[TRY IT] Give the listing again exactly, skipping any pictures it holds.

[INFORMATION PROVIDED]
# # # # # # #

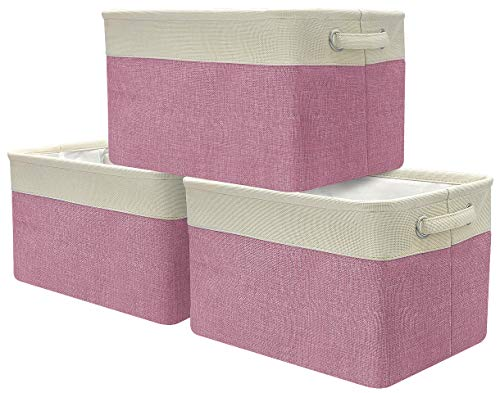 Sorbus Storage Large Basket Set [3-Pack] - Big Rectangular Fabric Collapsible Organizer Bin with Carry Handles for Linens, Towels, Toys, Clothes, Kids Room, Nursery (Cream White Trim - Pink)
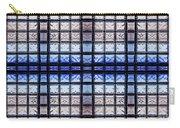 Blue Toned Glass Brick Window Abstract  Carry-all Pouch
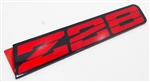 1991 - 1992 Camaro Rocker Panel Emblem, Z28, Red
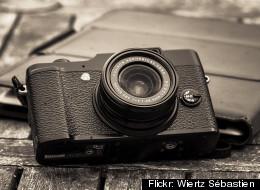 Flickr: Wiertz Sébastien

# # # # # # #

[RESULT OF THIS TASK]
 Sorbus Storage Large Basket Set [3-Pack] - Big Rectangular Fabric Collapsible Organizer Bin with Carry Handles for Linens, Towels, Toys, Clothes, Kids Room, Nursery (Cream White Trim - Pink)
 Blue Toned Glass Brick Window Abstract  Carry-all Pouch
 1991 - 1992 Camaro Rocker Panel Emblem, Z28, Red
 Flickr: Wiertz Sébastien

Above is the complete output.